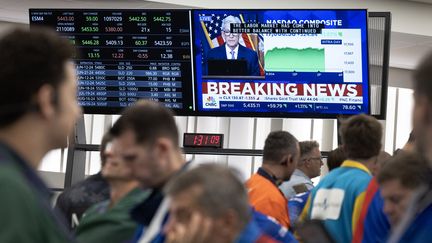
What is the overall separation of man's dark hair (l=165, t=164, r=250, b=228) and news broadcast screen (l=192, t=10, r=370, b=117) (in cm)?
553

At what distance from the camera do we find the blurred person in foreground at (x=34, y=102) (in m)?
1.93

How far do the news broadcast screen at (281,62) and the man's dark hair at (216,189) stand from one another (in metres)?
5.53

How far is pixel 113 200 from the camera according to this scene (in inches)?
124

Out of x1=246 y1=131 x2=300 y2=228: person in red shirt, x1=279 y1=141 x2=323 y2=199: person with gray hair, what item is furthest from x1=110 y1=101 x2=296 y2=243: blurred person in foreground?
x1=279 y1=141 x2=323 y2=199: person with gray hair

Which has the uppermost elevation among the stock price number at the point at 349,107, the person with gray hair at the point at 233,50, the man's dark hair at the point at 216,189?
the person with gray hair at the point at 233,50

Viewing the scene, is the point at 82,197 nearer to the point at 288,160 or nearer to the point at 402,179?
the point at 288,160

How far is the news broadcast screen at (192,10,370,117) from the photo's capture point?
7750 mm

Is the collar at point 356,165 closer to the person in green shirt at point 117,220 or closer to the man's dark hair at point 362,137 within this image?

- **WHAT IS NEEDED**
Lay out every line of the records above as a Markdown table with two columns, No. and Entry, numbering the rows in order and skipping blank lines. Leave the pictures out.

- **THE RESPONSE**
| No. | Entry |
|---|---|
| 1 | What is the overall separation of man's dark hair (l=165, t=164, r=250, b=228) and news broadcast screen (l=192, t=10, r=370, b=117) (in cm)? |
| 2 | 553 |
| 3 | At what distance from the camera do we find the blurred person in foreground at (x=34, y=102) (in m)? |
| 4 | 1.93 |
| 5 | How far do the news broadcast screen at (281,62) and the man's dark hair at (216,189) stand from one another (in metres)? |
| 6 | 5.53 |
| 7 | How far is pixel 113 200 from the camera according to this scene (in inches)? |
| 8 | 124 |
| 9 | Out of x1=246 y1=131 x2=300 y2=228: person in red shirt, x1=279 y1=141 x2=323 y2=199: person with gray hair, what item is furthest from x1=110 y1=101 x2=296 y2=243: blurred person in foreground? |
| 10 | x1=279 y1=141 x2=323 y2=199: person with gray hair |
| 11 | Which has the uppermost elevation among the stock price number at the point at 349,107, the person with gray hair at the point at 233,50, the man's dark hair at the point at 216,189? |
| 12 | the person with gray hair at the point at 233,50 |
| 13 | Viewing the scene, is the point at 82,197 nearer to the point at 288,160 or nearer to the point at 402,179? |
| 14 | the point at 288,160 |
| 15 | How far is the news broadcast screen at (192,10,370,117) from the photo's capture point? |
| 16 | 7750 mm |
| 17 | Is the collar at point 356,165 closer to the person in green shirt at point 117,220 or closer to the man's dark hair at point 362,137 within this image? |